Dr. Abdul Jabbar Junejo (26 November 1935 – 12 July 2011) was a Sindhi writer, poet, novelist, story-writer, critic, linguist, historian and musicologist of Sindh, Pakistan.

Early life
He was born on 26 November 1935 at Pir Fateh Shah Village, District Badin, Sindh, Pakistan. He did his MA in Sindhi in 1962 with distinguished marks and was awarded the gold medal. He earned his Ph.D. on the topic: “The Influence of Persian Poetry on Sindhi Poetry”. He had a good deal of language competence in English, Chinese and Persian.

Career
He started his career as a junior lecturer in 1960; later on he joined the Department of Sindhi, University of Sindh, Jamshoro as a lecturer in Sindhi in 1962. He served as the chairperson of the Department of Sindhi and also meritoriously climbed to the level of the Dean, Faculty of Art, University of Sindh, Jamshoro. He also served as a director of Laar Museum 2004 to 2007.

> Supplied data:
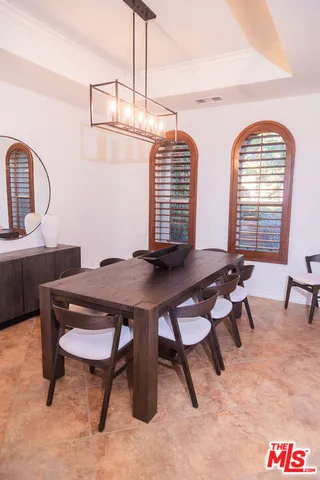 a view of a yard with large trees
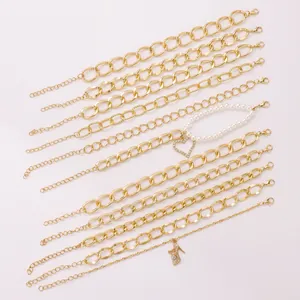 Detailed flat lay of 13 gold alloy bracelets with heart pendant and pearl accents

> Problems and tasks:
1 > Reproduce the Junejo biography from "Dr. Abdul Jabbar" to "of Sindh, Pakistan.".
2 > Continue the Junejo biography after its final sentence.
The material is separate from the Junejo biography.

> Answers to the problems:
1 >
Dr. Abdul Jabbar Junejo (26 November 1935 – 12 July 2011) was a Sindhi writer, poet, novelist, story-writer, critic, linguist, historian and musicologist of Sindh, Pakistan.

2 >
Contribution
He wrote the Brief History of Sindhi Literature in three volumes. He produced monumental critical work on the poetry of Shah Abdul Latif. He was a great connoisseur on Sindhi classic music. There are 65 books in the Sindhi language, 10 books in the Urdu language, and about 200 research articles on the various topics to his credit. On December 18, 2011, Ms. Sussui Palejo, minister of Culture Department inaugurated Dr. Abdul Jabbar Junejo Corner, in Zafar Kazim Art Gallery, in Sindh Museum, Hyderabad. After his death a hall in Sindhi department of Sindh University Jamshoro had been named Abdul Jabbar Junejo hall for tributing him regarding his rendered services.

Death
Junejo died due to kidney failure on 12 July 2011.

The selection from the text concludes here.